**THE EXERCISE**
Reproduce the data below word for word, and leave the pictures out of your copy.

**RECORDS**
────────────────
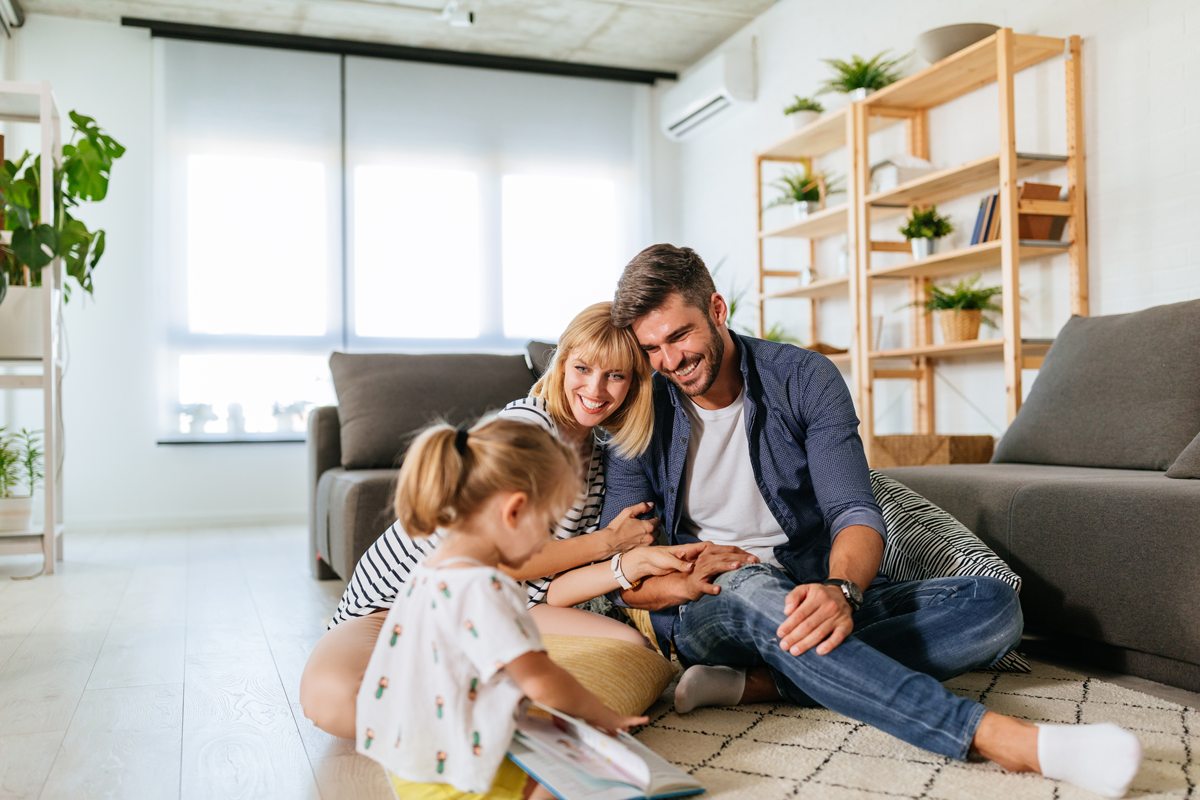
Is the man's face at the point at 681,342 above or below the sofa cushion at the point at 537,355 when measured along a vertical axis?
below

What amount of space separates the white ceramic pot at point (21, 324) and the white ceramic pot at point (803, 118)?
10.4 feet

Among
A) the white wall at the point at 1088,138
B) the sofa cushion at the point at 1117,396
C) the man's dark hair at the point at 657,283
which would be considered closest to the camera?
the man's dark hair at the point at 657,283

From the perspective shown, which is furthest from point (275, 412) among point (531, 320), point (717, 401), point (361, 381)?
point (717, 401)

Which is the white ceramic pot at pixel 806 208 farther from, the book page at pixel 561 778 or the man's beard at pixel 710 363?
the book page at pixel 561 778

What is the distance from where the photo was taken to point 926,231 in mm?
3562

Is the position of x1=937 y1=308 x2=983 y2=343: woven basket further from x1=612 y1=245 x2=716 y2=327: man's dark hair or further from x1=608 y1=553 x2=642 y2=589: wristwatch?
x1=608 y1=553 x2=642 y2=589: wristwatch

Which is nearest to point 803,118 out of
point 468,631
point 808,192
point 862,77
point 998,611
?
point 808,192

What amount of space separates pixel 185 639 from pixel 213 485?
294cm

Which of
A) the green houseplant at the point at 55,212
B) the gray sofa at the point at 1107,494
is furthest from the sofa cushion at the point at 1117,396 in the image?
the green houseplant at the point at 55,212

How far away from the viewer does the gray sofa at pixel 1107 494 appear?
169cm

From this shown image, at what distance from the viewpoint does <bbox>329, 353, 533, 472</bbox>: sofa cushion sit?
3.04 m

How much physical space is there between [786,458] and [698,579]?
0.28 meters

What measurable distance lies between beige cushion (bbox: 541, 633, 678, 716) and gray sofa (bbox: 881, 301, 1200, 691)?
0.81m

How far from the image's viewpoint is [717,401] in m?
1.80
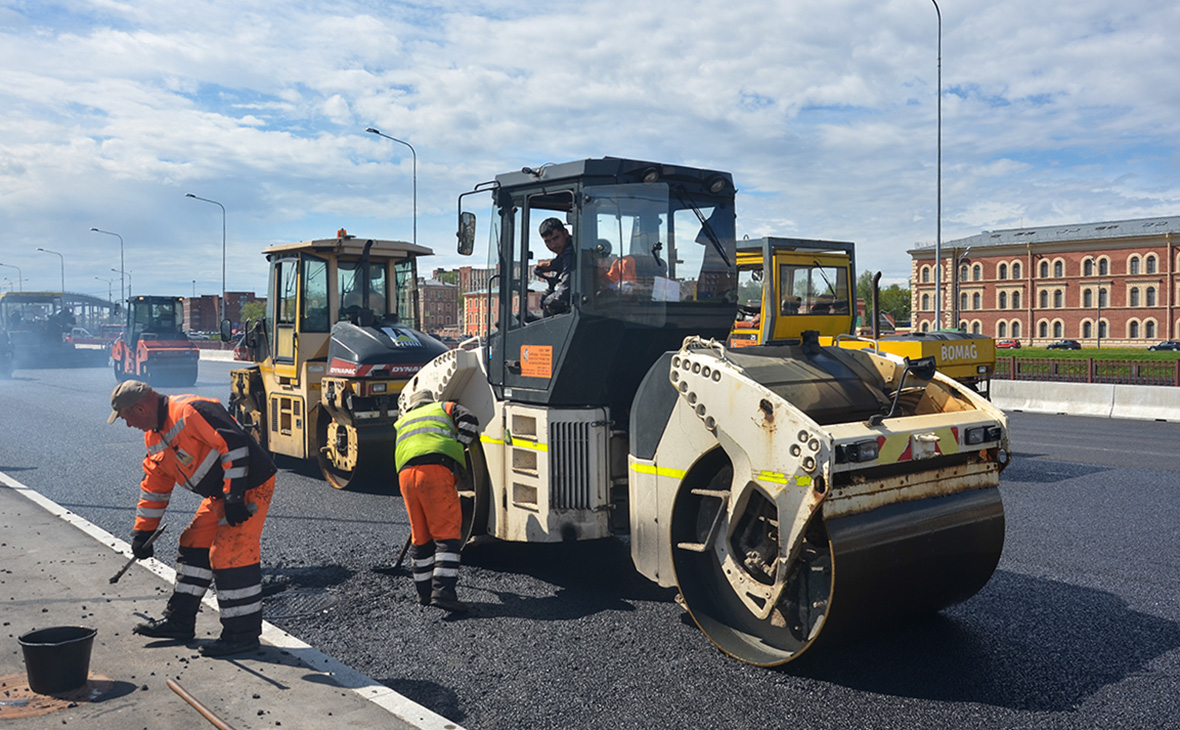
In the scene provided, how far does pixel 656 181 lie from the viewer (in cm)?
555

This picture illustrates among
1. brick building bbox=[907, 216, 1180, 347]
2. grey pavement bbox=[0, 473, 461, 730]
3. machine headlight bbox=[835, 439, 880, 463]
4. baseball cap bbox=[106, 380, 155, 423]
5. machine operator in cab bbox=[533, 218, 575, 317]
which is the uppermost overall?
brick building bbox=[907, 216, 1180, 347]

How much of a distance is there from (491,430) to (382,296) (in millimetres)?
5277

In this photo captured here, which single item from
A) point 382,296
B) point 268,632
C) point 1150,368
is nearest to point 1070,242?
point 1150,368

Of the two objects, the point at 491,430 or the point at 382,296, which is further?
the point at 382,296

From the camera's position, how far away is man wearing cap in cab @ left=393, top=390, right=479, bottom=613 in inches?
216

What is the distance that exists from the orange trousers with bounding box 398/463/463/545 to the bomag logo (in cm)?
763

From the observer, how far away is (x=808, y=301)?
12352 millimetres

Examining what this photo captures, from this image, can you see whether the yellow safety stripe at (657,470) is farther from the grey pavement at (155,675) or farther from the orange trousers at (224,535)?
the orange trousers at (224,535)

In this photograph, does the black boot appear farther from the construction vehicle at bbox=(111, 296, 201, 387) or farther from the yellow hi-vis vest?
the construction vehicle at bbox=(111, 296, 201, 387)

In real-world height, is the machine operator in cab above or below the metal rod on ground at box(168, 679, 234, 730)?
above

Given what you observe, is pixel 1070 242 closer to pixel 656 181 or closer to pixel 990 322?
pixel 990 322

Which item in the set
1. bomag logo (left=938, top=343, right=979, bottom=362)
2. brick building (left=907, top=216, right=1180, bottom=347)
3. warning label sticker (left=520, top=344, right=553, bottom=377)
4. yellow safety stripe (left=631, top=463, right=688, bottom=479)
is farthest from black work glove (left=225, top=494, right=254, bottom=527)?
brick building (left=907, top=216, right=1180, bottom=347)

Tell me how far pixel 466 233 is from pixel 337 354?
4344 millimetres

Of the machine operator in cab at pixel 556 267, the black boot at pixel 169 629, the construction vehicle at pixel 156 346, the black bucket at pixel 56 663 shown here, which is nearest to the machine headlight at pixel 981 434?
the machine operator in cab at pixel 556 267
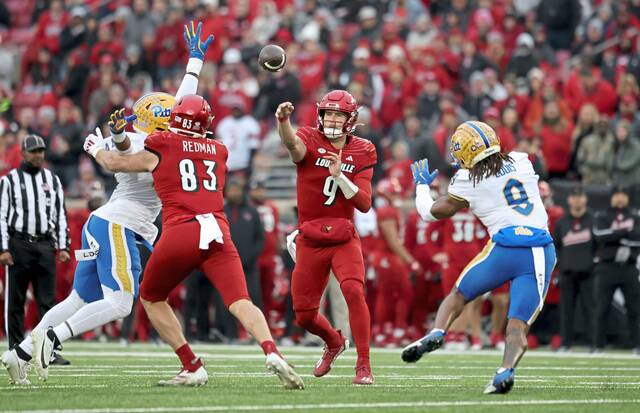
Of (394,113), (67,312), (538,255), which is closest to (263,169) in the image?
(394,113)

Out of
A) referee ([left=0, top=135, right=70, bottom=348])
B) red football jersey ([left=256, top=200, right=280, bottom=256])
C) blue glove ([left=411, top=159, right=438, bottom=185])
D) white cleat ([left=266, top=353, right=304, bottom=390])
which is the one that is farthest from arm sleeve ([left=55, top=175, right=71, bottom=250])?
red football jersey ([left=256, top=200, right=280, bottom=256])

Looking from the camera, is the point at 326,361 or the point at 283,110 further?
→ the point at 326,361

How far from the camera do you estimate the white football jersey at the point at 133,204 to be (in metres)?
8.89

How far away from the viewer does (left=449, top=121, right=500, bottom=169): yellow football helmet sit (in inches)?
307

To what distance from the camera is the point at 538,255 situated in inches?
300

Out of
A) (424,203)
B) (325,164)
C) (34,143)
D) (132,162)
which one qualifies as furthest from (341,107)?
(34,143)

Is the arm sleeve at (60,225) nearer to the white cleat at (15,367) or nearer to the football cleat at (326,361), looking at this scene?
the white cleat at (15,367)

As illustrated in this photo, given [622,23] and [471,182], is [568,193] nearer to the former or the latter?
[622,23]

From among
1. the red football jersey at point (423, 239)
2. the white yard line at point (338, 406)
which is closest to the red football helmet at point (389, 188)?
the red football jersey at point (423, 239)

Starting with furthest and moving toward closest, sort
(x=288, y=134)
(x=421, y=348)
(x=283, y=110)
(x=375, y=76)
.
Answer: (x=375, y=76), (x=288, y=134), (x=283, y=110), (x=421, y=348)

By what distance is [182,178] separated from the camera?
7832mm

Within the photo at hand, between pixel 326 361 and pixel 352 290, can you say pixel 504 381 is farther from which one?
pixel 326 361

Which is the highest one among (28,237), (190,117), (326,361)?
────────────────
**RESULT OF THE TASK**
Is the man's face at the point at 681,342 above or below the sofa cushion at the point at 537,355 when measured along a vertical axis?
below

What amount of space separates the white ceramic pot at point (21, 324) and the white ceramic pot at point (803, 118)?
10.4 feet

Among
A) the white wall at the point at 1088,138
B) the sofa cushion at the point at 1117,396
C) the man's dark hair at the point at 657,283
which would be considered closest to the camera?
the man's dark hair at the point at 657,283

From the perspective shown, which is furthest from point (275, 412) among point (531, 320), point (717, 401), point (361, 381)?
point (717, 401)

Which is the white ceramic pot at pixel 806 208 farther from, the book page at pixel 561 778 or the man's beard at pixel 710 363?
the book page at pixel 561 778

What is the distance from where the photo was taken to point 926,231 in mm?
3562

Is the position of x1=937 y1=308 x2=983 y2=343: woven basket further from x1=612 y1=245 x2=716 y2=327: man's dark hair or further from x1=608 y1=553 x2=642 y2=589: wristwatch?
x1=608 y1=553 x2=642 y2=589: wristwatch

Which is nearest to point 803,118 out of
point 468,631
point 808,192
point 862,77
point 998,611
?
point 808,192

What amount of space separates pixel 185 639 from pixel 213 485?
294cm

Which of
A) the green houseplant at the point at 55,212
B) the gray sofa at the point at 1107,494
is furthest from the sofa cushion at the point at 1117,396 in the image?
the green houseplant at the point at 55,212

How far away from the viewer does the gray sofa at pixel 1107 494 appear?
169cm

From this shown image, at what distance from the viewpoint does <bbox>329, 353, 533, 472</bbox>: sofa cushion sit?
3.04 m

How much physical space is there between [786,458] and [698,579]?
0.28 meters

What measurable distance lies between beige cushion (bbox: 541, 633, 678, 716) and gray sofa (bbox: 881, 301, 1200, 691)?
0.81m

How far from the image's viewpoint is [717,401] in m?
1.80
In the scene provided, how far does pixel 656 181 lie from the viewer (in cm)?
555

This picture illustrates among
1. brick building bbox=[907, 216, 1180, 347]
2. grey pavement bbox=[0, 473, 461, 730]
3. machine headlight bbox=[835, 439, 880, 463]
4. baseball cap bbox=[106, 380, 155, 423]
5. machine operator in cab bbox=[533, 218, 575, 317]
which is the uppermost overall?
brick building bbox=[907, 216, 1180, 347]

How much of a distance is there from (491,430) to (382,296) (in millimetres)?
5277

In this photo captured here, which single item from
A) point 382,296
B) point 268,632
C) point 1150,368
is nearest to point 1070,242?
point 1150,368

Of the two objects, the point at 491,430 or the point at 382,296, which is further?
the point at 382,296

From the camera's position, how far away is man wearing cap in cab @ left=393, top=390, right=479, bottom=613 in inches?
216

What is the distance that exists from the orange trousers with bounding box 398/463/463/545 to the bomag logo (in cm)?
763

From the observer, how far away is (x=808, y=301)?
12352 millimetres

Examining what this photo captures, from this image, can you see whether the yellow safety stripe at (657,470) is farther from the grey pavement at (155,675) or farther from the orange trousers at (224,535)?
the orange trousers at (224,535)

In this photograph, does the black boot appear farther from the construction vehicle at bbox=(111, 296, 201, 387) or farther from the yellow hi-vis vest?
the construction vehicle at bbox=(111, 296, 201, 387)

In real-world height, is the machine operator in cab above or below the metal rod on ground at box(168, 679, 234, 730)?
above

Given what you observe, is pixel 1070 242 closer to pixel 656 181 or closer to pixel 990 322?
pixel 990 322

Which item in the set
1. bomag logo (left=938, top=343, right=979, bottom=362)
2. brick building (left=907, top=216, right=1180, bottom=347)
3. warning label sticker (left=520, top=344, right=553, bottom=377)
4. yellow safety stripe (left=631, top=463, right=688, bottom=479)
is farthest from black work glove (left=225, top=494, right=254, bottom=527)?
brick building (left=907, top=216, right=1180, bottom=347)

Tell me how far pixel 466 233 is from pixel 337 354?
4344 millimetres

Of the machine operator in cab at pixel 556 267, the black boot at pixel 169 629, the construction vehicle at pixel 156 346, the black bucket at pixel 56 663 shown here, which is nearest to the machine headlight at pixel 981 434?
the machine operator in cab at pixel 556 267
Of (394,113), (67,312), (538,255), which is closest to (263,169) in the image?
(394,113)

Out of
A) referee ([left=0, top=135, right=70, bottom=348])
B) red football jersey ([left=256, top=200, right=280, bottom=256])
C) blue glove ([left=411, top=159, right=438, bottom=185])
D) white cleat ([left=266, top=353, right=304, bottom=390])
which is the one that is farthest from arm sleeve ([left=55, top=175, right=71, bottom=250])?
red football jersey ([left=256, top=200, right=280, bottom=256])

Looking from the camera, is the point at 326,361 or the point at 283,110 further?
→ the point at 326,361

How far from the camera do you estimate the white football jersey at the point at 133,204 to be (in metres)?
8.89

How far away from the viewer does (left=449, top=121, right=500, bottom=169): yellow football helmet sit (in inches)?
307

To what distance from the camera is the point at 538,255 situated in inches?
300

Out of
A) (424,203)
B) (325,164)
C) (34,143)
D) (132,162)
which one qualifies as furthest from (341,107)?
(34,143)

Is the arm sleeve at (60,225) nearer to the white cleat at (15,367) or nearer to the football cleat at (326,361), looking at this scene?
the white cleat at (15,367)

As illustrated in this photo, given [622,23] and [471,182], is [568,193] nearer to the former or the latter?
[622,23]

From among
1. the red football jersey at point (423, 239)
2. the white yard line at point (338, 406)
which is closest to the red football helmet at point (389, 188)?
the red football jersey at point (423, 239)

Starting with furthest and moving toward closest, sort
(x=288, y=134)
(x=421, y=348)
(x=283, y=110)
(x=375, y=76)
.
Answer: (x=375, y=76), (x=288, y=134), (x=283, y=110), (x=421, y=348)

By what distance is [182,178] separated from the camera?
7832mm

Within the photo at hand, between pixel 326 361 and pixel 352 290, can you say pixel 504 381 is farther from which one?
pixel 326 361

Which is the highest one among (28,237), (190,117), (326,361)?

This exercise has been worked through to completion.